> WORK TASK: Every record below must be set down again exactly as given.
--- TASK INPUTS Enclosed Below ---
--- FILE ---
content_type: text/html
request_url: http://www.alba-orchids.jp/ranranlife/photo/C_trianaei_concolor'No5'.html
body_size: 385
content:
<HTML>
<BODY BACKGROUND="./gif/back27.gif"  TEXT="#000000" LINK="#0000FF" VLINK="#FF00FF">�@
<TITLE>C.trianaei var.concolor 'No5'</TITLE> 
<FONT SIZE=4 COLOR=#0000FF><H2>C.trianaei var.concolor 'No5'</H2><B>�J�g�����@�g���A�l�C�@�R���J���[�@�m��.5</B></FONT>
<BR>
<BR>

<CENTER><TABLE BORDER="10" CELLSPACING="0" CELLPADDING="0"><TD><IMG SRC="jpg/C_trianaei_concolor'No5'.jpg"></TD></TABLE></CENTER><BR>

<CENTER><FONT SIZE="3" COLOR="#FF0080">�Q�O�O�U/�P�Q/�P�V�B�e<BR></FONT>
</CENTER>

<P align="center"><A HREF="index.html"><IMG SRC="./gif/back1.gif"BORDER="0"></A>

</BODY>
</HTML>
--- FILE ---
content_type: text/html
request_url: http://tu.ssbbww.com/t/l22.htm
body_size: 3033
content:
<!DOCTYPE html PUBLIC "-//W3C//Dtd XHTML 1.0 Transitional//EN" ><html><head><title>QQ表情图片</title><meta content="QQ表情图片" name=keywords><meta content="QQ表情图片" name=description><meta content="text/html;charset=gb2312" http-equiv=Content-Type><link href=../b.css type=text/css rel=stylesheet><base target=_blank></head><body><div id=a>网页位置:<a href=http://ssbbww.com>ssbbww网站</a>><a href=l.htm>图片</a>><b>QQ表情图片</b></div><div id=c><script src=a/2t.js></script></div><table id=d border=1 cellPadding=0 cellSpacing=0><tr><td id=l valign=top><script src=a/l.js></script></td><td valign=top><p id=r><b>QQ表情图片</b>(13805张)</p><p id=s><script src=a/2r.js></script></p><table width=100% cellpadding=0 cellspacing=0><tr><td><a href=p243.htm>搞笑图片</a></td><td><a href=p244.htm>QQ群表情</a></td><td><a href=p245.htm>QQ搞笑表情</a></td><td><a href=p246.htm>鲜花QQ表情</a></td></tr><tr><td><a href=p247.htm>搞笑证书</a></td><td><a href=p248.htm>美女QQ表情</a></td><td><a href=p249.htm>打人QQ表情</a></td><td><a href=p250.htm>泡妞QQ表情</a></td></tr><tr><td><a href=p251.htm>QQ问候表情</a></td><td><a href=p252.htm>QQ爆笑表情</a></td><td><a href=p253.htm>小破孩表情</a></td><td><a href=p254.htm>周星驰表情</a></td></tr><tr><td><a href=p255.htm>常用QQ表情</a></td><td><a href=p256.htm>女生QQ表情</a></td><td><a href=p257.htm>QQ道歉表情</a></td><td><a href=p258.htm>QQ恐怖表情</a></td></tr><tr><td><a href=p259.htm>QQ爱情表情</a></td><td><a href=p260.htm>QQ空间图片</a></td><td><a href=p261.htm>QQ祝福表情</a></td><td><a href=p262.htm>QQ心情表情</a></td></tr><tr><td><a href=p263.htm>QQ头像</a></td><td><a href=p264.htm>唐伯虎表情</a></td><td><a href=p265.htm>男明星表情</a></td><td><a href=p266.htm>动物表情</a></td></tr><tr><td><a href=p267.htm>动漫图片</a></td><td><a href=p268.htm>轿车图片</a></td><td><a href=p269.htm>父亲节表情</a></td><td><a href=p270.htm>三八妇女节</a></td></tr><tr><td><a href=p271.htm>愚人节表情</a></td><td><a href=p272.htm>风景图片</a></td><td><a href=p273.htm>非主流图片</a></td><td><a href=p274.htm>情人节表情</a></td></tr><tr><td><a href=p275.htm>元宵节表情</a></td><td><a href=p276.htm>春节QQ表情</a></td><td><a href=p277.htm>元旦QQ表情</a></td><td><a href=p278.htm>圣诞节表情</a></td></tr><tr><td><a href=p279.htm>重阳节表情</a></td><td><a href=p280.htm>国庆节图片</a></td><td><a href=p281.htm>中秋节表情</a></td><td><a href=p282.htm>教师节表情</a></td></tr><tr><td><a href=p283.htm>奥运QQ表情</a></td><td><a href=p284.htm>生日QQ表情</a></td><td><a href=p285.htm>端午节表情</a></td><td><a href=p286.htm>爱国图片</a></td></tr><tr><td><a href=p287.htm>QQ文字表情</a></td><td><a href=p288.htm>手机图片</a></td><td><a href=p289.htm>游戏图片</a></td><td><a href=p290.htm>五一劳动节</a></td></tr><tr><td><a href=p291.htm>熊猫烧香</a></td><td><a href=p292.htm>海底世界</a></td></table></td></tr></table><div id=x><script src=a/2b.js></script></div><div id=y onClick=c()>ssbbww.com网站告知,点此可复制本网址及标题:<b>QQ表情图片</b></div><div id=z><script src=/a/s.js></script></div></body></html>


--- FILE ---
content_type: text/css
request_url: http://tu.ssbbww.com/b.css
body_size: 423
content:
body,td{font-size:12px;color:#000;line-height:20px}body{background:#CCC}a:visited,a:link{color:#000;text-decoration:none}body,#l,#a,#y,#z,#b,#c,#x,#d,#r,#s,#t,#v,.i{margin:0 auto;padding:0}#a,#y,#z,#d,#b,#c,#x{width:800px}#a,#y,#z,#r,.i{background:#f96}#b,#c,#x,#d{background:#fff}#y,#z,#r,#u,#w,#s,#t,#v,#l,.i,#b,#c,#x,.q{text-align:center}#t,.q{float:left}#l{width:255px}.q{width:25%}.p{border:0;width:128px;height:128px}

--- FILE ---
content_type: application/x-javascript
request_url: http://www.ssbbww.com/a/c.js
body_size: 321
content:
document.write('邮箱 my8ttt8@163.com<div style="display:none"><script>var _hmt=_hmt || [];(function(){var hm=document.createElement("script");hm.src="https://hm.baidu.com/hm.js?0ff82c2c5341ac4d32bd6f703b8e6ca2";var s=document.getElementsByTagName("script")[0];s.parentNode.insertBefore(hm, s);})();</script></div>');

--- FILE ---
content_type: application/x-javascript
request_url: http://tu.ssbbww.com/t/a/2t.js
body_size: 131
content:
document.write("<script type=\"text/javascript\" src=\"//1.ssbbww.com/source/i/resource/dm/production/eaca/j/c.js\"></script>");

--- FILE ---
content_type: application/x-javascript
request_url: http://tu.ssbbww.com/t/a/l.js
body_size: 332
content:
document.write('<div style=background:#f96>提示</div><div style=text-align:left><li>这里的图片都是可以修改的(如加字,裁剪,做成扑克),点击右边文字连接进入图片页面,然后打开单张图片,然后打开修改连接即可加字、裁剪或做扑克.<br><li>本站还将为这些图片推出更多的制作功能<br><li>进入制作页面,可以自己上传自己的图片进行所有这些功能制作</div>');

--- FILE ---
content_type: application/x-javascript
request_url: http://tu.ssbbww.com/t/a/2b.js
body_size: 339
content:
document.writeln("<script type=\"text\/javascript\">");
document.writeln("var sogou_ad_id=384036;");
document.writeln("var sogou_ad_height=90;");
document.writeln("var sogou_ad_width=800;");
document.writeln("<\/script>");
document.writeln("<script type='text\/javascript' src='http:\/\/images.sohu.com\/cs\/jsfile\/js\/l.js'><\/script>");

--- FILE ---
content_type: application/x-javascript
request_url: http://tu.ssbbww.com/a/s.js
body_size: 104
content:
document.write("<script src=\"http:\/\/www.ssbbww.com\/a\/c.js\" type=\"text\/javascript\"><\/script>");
--- End of Enclosed TASK INPUTS ---
> WRITTEN SOLUTION:
--- FILE ---
content_type: text/html
request_url: http://www.alba-orchids.jp/ranranlife/photo/C_trianaei_concolor'No5'.html
body_size: 385
content:
<HTML>
<BODY BACKGROUND="./gif/back27.gif"  TEXT="#000000" LINK="#0000FF" VLINK="#FF00FF">�@
<TITLE>C.trianaei var.concolor 'No5'</TITLE> 
<FONT SIZE=4 COLOR=#0000FF><H2>C.trianaei var.concolor 'No5'</H2><B>�J�g�����@�g���A�l�C�@�R���J���[�@�m��.5</B></FONT>
<BR>
<BR>

<CENTER><TABLE BORDER="10" CELLSPACING="0" CELLPADDING="0"><TD><IMG SRC="jpg/C_trianaei_concolor'No5'.jpg"></TD></TABLE></CENTER><BR>

<CENTER><FONT SIZE="3" COLOR="#FF0080">�Q�O�O�U/�P�Q/�P�V�B�e<BR></FONT>
</CENTER>

<P align="center"><A HREF="index.html"><IMG SRC="./gif/back1.gif"BORDER="0"></A>

</BODY>
</HTML>
--- FILE ---
content_type: text/html
request_url: http://tu.ssbbww.com/t/l22.htm
body_size: 3033
content:
<!DOCTYPE html PUBLIC "-//W3C//Dtd XHTML 1.0 Transitional//EN" ><html><head><title>QQ表情图片</title><meta content="QQ表情图片" name=keywords><meta content="QQ表情图片" name=description><meta content="text/html;charset=gb2312" http-equiv=Content-Type><link href=../b.css type=text/css rel=stylesheet><base target=_blank></head><body><div id=a>网页位置:<a href=http://ssbbww.com>ssbbww网站</a>><a href=l.htm>图片</a>><b>QQ表情图片</b></div><div id=c><script src=a/2t.js></script></div><table id=d border=1 cellPadding=0 cellSpacing=0><tr><td id=l valign=top><script src=a/l.js></script></td><td valign=top><p id=r><b>QQ表情图片</b>(13805张)</p><p id=s><script src=a/2r.js></script></p><table width=100% cellpadding=0 cellspacing=0><tr><td><a href=p243.htm>搞笑图片</a></td><td><a href=p244.htm>QQ群表情</a></td><td><a href=p245.htm>QQ搞笑表情</a></td><td><a href=p246.htm>鲜花QQ表情</a></td></tr><tr><td><a href=p247.htm>搞笑证书</a></td><td><a href=p248.htm>美女QQ表情</a></td><td><a href=p249.htm>打人QQ表情</a></td><td><a href=p250.htm>泡妞QQ表情</a></td></tr><tr><td><a href=p251.htm>QQ问候表情</a></td><td><a href=p252.htm>QQ爆笑表情</a></td><td><a href=p253.htm>小破孩表情</a></td><td><a href=p254.htm>周星驰表情</a></td></tr><tr><td><a href=p255.htm>常用QQ表情</a></td><td><a href=p256.htm>女生QQ表情</a></td><td><a href=p257.htm>QQ道歉表情</a></td><td><a href=p258.htm>QQ恐怖表情</a></td></tr><tr><td><a href=p259.htm>QQ爱情表情</a></td><td><a href=p260.htm>QQ空间图片</a></td><td><a href=p261.htm>QQ祝福表情</a></td><td><a href=p262.htm>QQ心情表情</a></td></tr><tr><td><a href=p263.htm>QQ头像</a></td><td><a href=p264.htm>唐伯虎表情</a></td><td><a href=p265.htm>男明星表情</a></td><td><a href=p266.htm>动物表情</a></td></tr><tr><td><a href=p267.htm>动漫图片</a></td><td><a href=p268.htm>轿车图片</a></td><td><a href=p269.htm>父亲节表情</a></td><td><a href=p270.htm>三八妇女节</a></td></tr><tr><td><a href=p271.htm>愚人节表情</a></td><td><a href=p272.htm>风景图片</a></td><td><a href=p273.htm>非主流图片</a></td><td><a href=p274.htm>情人节表情</a></td></tr><tr><td><a href=p275.htm>元宵节表情</a></td><td><a href=p276.htm>春节QQ表情</a></td><td><a href=p277.htm>元旦QQ表情</a></td><td><a href=p278.htm>圣诞节表情</a></td></tr><tr><td><a href=p279.htm>重阳节表情</a></td><td><a href=p280.htm>国庆节图片</a></td><td><a href=p281.htm>中秋节表情</a></td><td><a href=p282.htm>教师节表情</a></td></tr><tr><td><a href=p283.htm>奥运QQ表情</a></td><td><a href=p284.htm>生日QQ表情</a></td><td><a href=p285.htm>端午节表情</a></td><td><a href=p286.htm>爱国图片</a></td></tr><tr><td><a href=p287.htm>QQ文字表情</a></td><td><a href=p288.htm>手机图片</a></td><td><a href=p289.htm>游戏图片</a></td><td><a href=p290.htm>五一劳动节</a></td></tr><tr><td><a href=p291.htm>熊猫烧香</a></td><td><a href=p292.htm>海底世界</a></td></table></td></tr></table><div id=x><script src=a/2b.js></script></div><div id=y onClick=c()>ssbbww.com网站告知,点此可复制本网址及标题:<b>QQ表情图片</b></div><div id=z><script src=/a/s.js></script></div></body></html>


--- FILE ---
content_type: text/css
request_url: http://tu.ssbbww.com/b.css
body_size: 423
content:
body,td{font-size:12px;color:#000;line-height:20px}body{background:#CCC}a:visited,a:link{color:#000;text-decoration:none}body,#l,#a,#y,#z,#b,#c,#x,#d,#r,#s,#t,#v,.i{margin:0 auto;padding:0}#a,#y,#z,#d,#b,#c,#x{width:800px}#a,#y,#z,#r,.i{background:#f96}#b,#c,#x,#d{background:#fff}#y,#z,#r,#u,#w,#s,#t,#v,#l,.i,#b,#c,#x,.q{text-align:center}#t,.q{float:left}#l{width:255px}.q{width:25%}.p{border:0;width:128px;height:128px}

--- FILE ---
content_type: application/x-javascript
request_url: http://www.ssbbww.com/a/c.js
body_size: 321
content:
document.write('邮箱 my8ttt8@163.com<div style="display:none"><script>var _hmt=_hmt || [];(function(){var hm=document.createElement("script");hm.src="https://hm.baidu.com/hm.js?0ff82c2c5341ac4d32bd6f703b8e6ca2";var s=document.getElementsByTagName("script")[0];s.parentNode.insertBefore(hm, s);})();</script></div>');

--- FILE ---
content_type: application/x-javascript
request_url: http://tu.ssbbww.com/t/a/2t.js
body_size: 131
content:
document.write("<script type=\"text/javascript\" src=\"//1.ssbbww.com/source/i/resource/dm/production/eaca/j/c.js\"></script>");

--- FILE ---
content_type: application/x-javascript
request_url: http://tu.ssbbww.com/t/a/l.js
body_size: 332
content:
document.write('<div style=background:#f96>提示</div><div style=text-align:left><li>这里的图片都是可以修改的(如加字,裁剪,做成扑克),点击右边文字连接进入图片页面,然后打开单张图片,然后打开修改连接即可加字、裁剪或做扑克.<br><li>本站还将为这些图片推出更多的制作功能<br><li>进入制作页面,可以自己上传自己的图片进行所有这些功能制作</div>');

--- FILE ---
content_type: application/x-javascript
request_url: http://tu.ssbbww.com/t/a/2b.js
body_size: 339
content:
document.writeln("<script type=\"text\/javascript\">");
document.writeln("var sogou_ad_id=384036;");
document.writeln("var sogou_ad_height=90;");
document.writeln("var sogou_ad_width=800;");
document.writeln("<\/script>");
document.writeln("<script type='text\/javascript' src='http:\/\/images.sohu.com\/cs\/jsfile\/js\/l.js'><\/script>");

--- FILE ---
content_type: application/x-javascript
request_url: http://tu.ssbbww.com/a/s.js
body_size: 104
content:
document.write("<script src=\"http:\/\/www.ssbbww.com\/a\/c.js\" type=\"text\/javascript\"><\/script>");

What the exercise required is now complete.